**Passage:**
------------------------------------
Ugly Cry

 My brother passed last Thursday, after a brief, very brutal battle with cancer of the esophagus. People always describe cancer as a battle, but in most cases, it seems like an ass kicking. An unfair fight. One that no one is ever prepared for. Overwhelmed, so many people- no matter how strong they are in healthy life- wind up just lying there and taking it. It doesn't give you much choice, depending upon the stage. You probably know that.

Pat entered the hospital on June 1. I drove up to visit on the second. He had lost a lot of weight; how much, he wasn't sure. It turns out they didn't have any scales in the house, so going off his driver's license listing him as 155, it was a good chunk. Knowing that the DMV prefers to reenter basic data as previously entered to move things and people along, I doubted that was accurate. Various DMVs had me for years at the 140 pounds I was at 16 when I first got my DL. Every female DMV employee has seen my eyes as blue. They are hazel. Pat was a full-grown man. He ate and drank like a man. He lost a lot more weight than the doctors guesstimated. I don't know that that really mattered.
------------------------------------
**Dataset extract:**

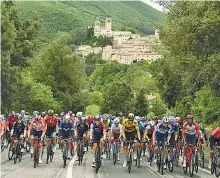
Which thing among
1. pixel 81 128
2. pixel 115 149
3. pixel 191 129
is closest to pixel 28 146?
pixel 115 149

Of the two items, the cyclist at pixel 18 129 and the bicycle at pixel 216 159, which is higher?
the cyclist at pixel 18 129

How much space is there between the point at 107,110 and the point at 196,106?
69.5 metres

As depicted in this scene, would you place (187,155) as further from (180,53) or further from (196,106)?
(196,106)

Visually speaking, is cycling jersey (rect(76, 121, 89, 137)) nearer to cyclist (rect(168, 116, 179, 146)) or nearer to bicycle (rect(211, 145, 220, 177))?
cyclist (rect(168, 116, 179, 146))

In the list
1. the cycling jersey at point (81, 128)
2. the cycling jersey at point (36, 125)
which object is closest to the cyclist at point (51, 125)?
the cycling jersey at point (81, 128)

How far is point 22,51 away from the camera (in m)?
50.2

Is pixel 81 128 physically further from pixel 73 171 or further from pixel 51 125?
pixel 73 171

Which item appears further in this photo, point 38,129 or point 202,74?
point 202,74

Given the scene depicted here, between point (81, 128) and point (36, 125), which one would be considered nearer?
point (36, 125)

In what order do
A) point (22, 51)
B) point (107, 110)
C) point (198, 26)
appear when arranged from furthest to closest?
point (107, 110), point (22, 51), point (198, 26)

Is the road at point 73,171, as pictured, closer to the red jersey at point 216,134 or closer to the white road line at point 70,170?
the white road line at point 70,170

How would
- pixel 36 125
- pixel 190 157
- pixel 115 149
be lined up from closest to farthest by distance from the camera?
pixel 190 157 < pixel 36 125 < pixel 115 149

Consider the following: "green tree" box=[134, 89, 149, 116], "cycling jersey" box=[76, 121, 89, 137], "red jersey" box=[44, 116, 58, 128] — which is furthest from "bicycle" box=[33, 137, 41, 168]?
"green tree" box=[134, 89, 149, 116]

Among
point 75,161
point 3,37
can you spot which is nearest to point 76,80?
point 3,37
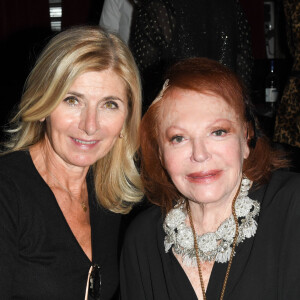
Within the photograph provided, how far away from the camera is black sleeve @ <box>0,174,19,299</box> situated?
6.13 feet

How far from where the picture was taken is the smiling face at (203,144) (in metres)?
1.88

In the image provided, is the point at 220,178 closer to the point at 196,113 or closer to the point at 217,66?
the point at 196,113

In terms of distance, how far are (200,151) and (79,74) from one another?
58 cm

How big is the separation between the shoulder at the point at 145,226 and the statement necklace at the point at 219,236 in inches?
3.6

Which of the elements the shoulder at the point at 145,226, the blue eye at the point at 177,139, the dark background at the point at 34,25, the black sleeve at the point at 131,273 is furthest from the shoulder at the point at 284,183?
the dark background at the point at 34,25

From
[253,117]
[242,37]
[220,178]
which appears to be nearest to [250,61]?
[242,37]

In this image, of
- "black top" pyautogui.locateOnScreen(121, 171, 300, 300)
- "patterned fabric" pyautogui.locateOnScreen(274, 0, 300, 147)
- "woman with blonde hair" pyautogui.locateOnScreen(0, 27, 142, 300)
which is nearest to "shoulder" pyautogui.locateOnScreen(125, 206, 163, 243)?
"black top" pyautogui.locateOnScreen(121, 171, 300, 300)

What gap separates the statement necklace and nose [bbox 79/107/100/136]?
1.64ft

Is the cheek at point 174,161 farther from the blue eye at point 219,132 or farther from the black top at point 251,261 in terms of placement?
the black top at point 251,261

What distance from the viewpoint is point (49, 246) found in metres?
2.03

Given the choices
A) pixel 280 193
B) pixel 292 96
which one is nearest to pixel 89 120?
pixel 280 193

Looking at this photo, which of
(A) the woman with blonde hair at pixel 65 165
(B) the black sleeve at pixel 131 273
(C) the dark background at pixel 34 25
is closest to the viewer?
(A) the woman with blonde hair at pixel 65 165

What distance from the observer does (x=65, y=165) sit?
228 cm

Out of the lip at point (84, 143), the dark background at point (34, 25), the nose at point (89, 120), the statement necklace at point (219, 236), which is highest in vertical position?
the nose at point (89, 120)
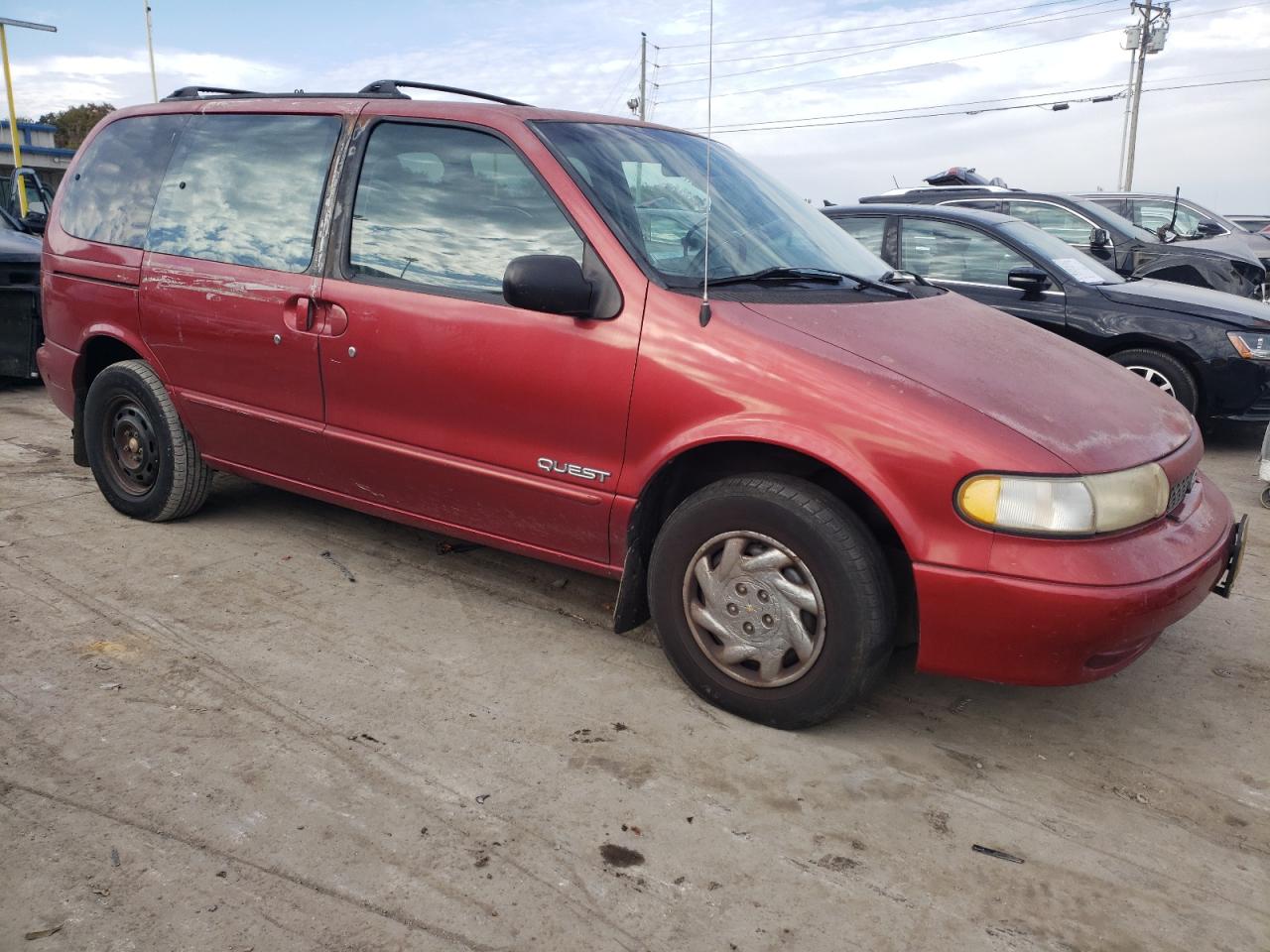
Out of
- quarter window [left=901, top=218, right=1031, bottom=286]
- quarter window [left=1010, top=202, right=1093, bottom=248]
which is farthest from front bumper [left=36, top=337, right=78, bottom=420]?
quarter window [left=1010, top=202, right=1093, bottom=248]

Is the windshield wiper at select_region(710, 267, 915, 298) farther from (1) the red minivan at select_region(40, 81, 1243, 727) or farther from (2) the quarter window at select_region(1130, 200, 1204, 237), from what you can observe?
(2) the quarter window at select_region(1130, 200, 1204, 237)

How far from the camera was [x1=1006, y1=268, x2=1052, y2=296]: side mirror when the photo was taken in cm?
635

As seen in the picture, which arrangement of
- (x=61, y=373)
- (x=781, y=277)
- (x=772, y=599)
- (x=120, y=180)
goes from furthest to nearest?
1. (x=61, y=373)
2. (x=120, y=180)
3. (x=781, y=277)
4. (x=772, y=599)

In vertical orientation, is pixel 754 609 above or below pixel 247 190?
below

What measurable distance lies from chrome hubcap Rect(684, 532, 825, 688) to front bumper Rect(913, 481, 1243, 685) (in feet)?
1.02

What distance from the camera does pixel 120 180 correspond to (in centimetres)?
446

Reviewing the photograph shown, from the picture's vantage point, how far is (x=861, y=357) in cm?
285

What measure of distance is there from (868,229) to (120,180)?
463 centimetres

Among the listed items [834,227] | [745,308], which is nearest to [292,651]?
[745,308]

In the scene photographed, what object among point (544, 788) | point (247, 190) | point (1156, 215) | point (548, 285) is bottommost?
point (544, 788)

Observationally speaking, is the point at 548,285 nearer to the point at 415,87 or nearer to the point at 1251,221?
the point at 415,87

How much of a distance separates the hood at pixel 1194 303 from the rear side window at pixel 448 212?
15.4 ft

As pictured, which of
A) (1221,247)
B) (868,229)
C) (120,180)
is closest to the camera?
(120,180)

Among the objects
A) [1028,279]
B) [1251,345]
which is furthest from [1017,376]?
[1251,345]
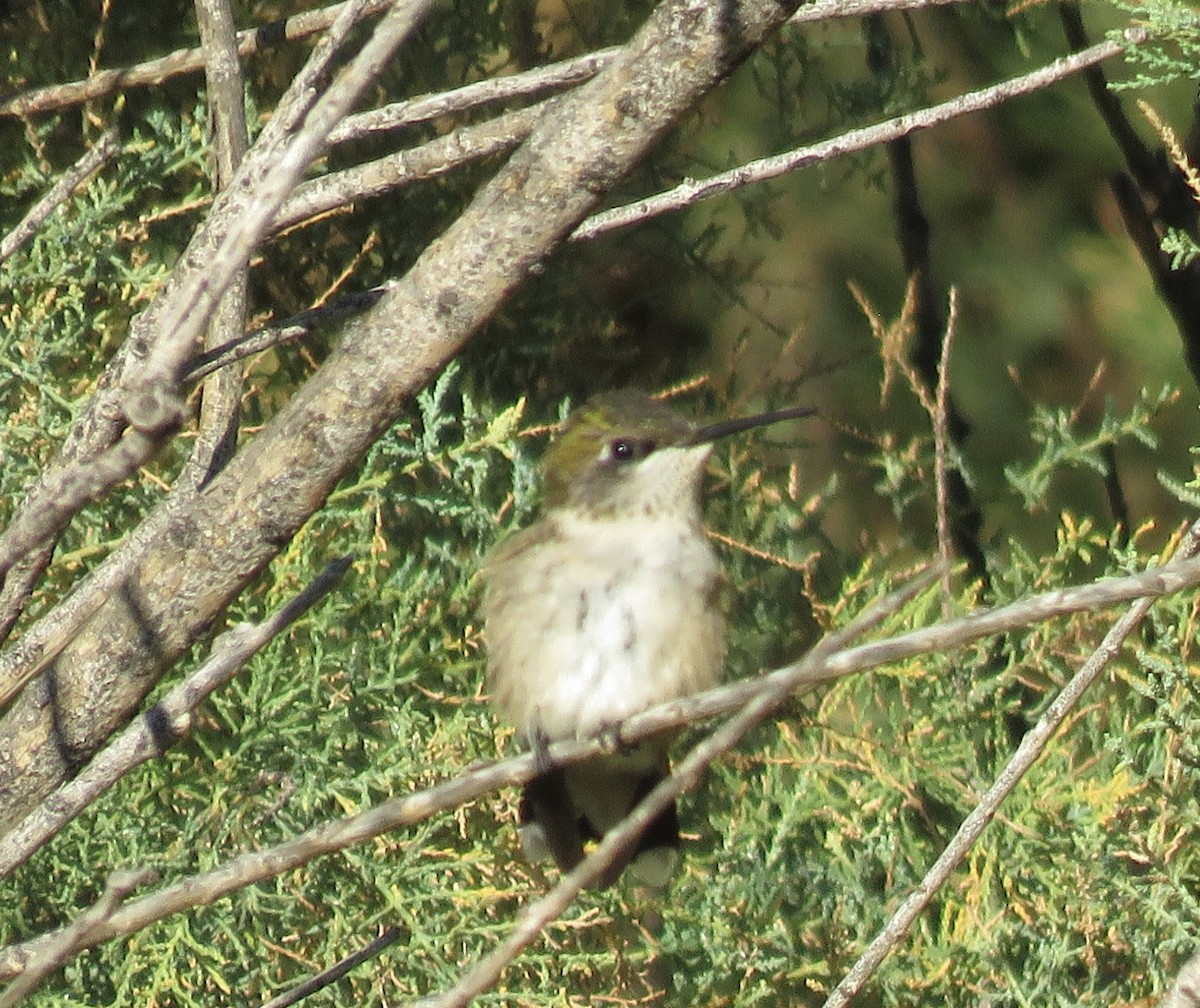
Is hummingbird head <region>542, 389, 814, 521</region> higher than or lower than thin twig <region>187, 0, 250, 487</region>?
lower

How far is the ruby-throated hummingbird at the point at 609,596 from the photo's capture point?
2.85 meters

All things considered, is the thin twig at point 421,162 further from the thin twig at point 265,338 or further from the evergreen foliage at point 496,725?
the evergreen foliage at point 496,725

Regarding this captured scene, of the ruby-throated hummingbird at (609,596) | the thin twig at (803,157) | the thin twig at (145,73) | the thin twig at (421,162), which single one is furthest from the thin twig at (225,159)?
the ruby-throated hummingbird at (609,596)

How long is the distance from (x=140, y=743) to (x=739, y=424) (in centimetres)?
160

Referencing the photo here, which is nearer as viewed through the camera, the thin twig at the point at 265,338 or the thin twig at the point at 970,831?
the thin twig at the point at 970,831

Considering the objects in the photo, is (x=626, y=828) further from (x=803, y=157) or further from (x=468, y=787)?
(x=803, y=157)

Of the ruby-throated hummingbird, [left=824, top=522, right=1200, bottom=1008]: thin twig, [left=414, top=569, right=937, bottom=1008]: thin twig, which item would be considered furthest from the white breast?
[left=414, top=569, right=937, bottom=1008]: thin twig

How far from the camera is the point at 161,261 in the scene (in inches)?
117

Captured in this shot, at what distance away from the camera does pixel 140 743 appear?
1.38 m

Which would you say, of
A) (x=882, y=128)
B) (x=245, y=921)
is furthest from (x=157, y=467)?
(x=882, y=128)

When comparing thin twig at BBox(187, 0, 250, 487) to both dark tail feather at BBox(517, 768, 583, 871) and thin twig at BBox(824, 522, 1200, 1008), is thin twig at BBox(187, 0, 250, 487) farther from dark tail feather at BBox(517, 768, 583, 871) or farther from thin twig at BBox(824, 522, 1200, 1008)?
dark tail feather at BBox(517, 768, 583, 871)

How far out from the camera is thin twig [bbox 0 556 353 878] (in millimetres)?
1340

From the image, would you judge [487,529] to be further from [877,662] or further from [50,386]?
[877,662]

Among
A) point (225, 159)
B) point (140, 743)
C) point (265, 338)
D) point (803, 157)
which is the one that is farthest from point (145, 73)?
point (140, 743)
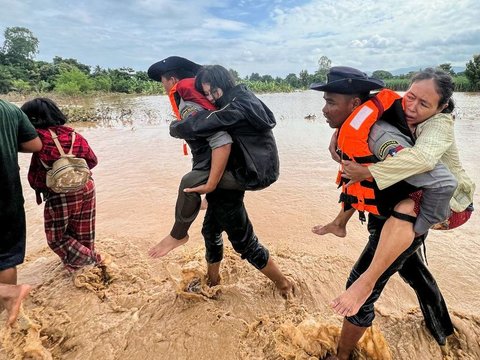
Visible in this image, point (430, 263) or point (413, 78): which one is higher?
point (413, 78)

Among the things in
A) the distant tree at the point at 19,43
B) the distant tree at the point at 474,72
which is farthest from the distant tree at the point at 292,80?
the distant tree at the point at 19,43

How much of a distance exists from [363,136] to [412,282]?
111cm

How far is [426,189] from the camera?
1502 millimetres

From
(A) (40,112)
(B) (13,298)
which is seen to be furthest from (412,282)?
(A) (40,112)

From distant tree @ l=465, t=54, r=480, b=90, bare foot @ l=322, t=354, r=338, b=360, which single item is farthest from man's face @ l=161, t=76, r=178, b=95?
distant tree @ l=465, t=54, r=480, b=90

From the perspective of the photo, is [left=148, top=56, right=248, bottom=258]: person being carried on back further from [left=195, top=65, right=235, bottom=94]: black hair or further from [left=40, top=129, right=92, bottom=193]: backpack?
[left=40, top=129, right=92, bottom=193]: backpack

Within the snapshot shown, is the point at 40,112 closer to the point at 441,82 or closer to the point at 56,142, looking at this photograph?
the point at 56,142

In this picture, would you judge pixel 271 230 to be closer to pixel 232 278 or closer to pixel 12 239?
pixel 232 278

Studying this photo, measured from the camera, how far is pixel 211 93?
2.12 meters

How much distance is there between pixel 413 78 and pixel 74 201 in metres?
2.52

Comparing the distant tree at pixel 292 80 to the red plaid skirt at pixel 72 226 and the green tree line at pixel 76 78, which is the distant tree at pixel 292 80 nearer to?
the green tree line at pixel 76 78

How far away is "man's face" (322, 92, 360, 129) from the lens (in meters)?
1.65

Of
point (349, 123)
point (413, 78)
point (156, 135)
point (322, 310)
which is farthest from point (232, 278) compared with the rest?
point (156, 135)

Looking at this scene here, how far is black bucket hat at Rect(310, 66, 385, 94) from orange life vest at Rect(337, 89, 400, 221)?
2.4 inches
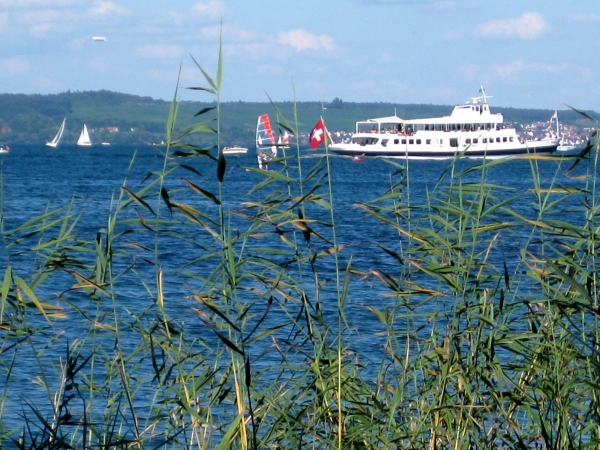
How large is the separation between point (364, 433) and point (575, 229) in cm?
139

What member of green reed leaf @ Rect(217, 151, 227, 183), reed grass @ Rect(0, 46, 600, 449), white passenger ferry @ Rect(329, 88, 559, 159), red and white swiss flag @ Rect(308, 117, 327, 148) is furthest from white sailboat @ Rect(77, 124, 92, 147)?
green reed leaf @ Rect(217, 151, 227, 183)

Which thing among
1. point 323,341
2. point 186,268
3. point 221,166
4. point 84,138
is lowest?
point 84,138

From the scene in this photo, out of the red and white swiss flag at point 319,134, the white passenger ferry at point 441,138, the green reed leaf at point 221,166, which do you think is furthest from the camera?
the white passenger ferry at point 441,138

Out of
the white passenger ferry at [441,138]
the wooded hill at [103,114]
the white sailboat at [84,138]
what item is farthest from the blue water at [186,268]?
the white sailboat at [84,138]

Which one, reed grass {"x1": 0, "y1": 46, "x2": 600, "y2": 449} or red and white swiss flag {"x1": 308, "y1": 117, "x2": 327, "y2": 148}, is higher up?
red and white swiss flag {"x1": 308, "y1": 117, "x2": 327, "y2": 148}

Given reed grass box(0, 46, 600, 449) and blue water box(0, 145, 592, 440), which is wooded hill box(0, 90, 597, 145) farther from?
reed grass box(0, 46, 600, 449)

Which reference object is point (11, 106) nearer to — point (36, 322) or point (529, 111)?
point (529, 111)

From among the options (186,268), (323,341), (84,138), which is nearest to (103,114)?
(84,138)

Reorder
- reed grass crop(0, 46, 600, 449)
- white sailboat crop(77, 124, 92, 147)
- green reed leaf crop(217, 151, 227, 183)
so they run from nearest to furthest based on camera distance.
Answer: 1. green reed leaf crop(217, 151, 227, 183)
2. reed grass crop(0, 46, 600, 449)
3. white sailboat crop(77, 124, 92, 147)

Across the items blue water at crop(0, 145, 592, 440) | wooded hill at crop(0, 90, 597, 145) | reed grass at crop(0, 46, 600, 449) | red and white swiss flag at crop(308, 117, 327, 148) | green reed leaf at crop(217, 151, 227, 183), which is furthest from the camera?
wooded hill at crop(0, 90, 597, 145)

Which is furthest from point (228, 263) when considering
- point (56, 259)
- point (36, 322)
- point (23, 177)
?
point (23, 177)

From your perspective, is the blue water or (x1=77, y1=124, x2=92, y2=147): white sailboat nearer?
the blue water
------------------------------------
**Activity:**
Continue the "Ugly Cry" passage about the brother's illness, starting right after the sentence "I don't know that that really mattered." The listing is separate material and has no connection to the "Ugly Cry" passage.

**Answer box:**
As it stood on June 2, the only viable treatment was chemotherapy and that could not commence until he got up to a chemo-fighting weight. A tall order, but doable I thought. A google had told me that it was common- with treatment- that a person with his cancer could survive as long as five years. Pat was in good spirits and pretty mobile that day, all things considered, and we were both encouraged. We talked as we usually did about the Cubs and old times. His spirits were good. He had been plotting retirement after 40 some years at his company, and a move westward, like I had done when I had retired. A simpler life amongst the cornfields of Illinois, but I suspected, a little further south towards me that his wife intended. I brought that up as I left his room and he said he would be calling me about that soon. I took that to mean he was looking forward to drinking beer and listening to Cubs game with his brother, as I was with mine. 

Life comes at you fast, and death often comes faster. Sixteen days later he was gone. I visited two days before he passed and knew it was the last time I would see him. He could no longer speak at that point. When I entered the room, I stood at the foot of his bed and our eyes locked for a couple of very long, heartfelt minutes. I smiled encouragement. He could not smile back. I do not recall what I said platitudes-wise. If anything. I just don't recall. I am really bad at small talk. I had made a point to wear a Cubs shirt he had given to me on a previous birthday of mine. "I Like It Better When the Cubs Win" it reads. I hoped he could see that and I knew he would appreciate it.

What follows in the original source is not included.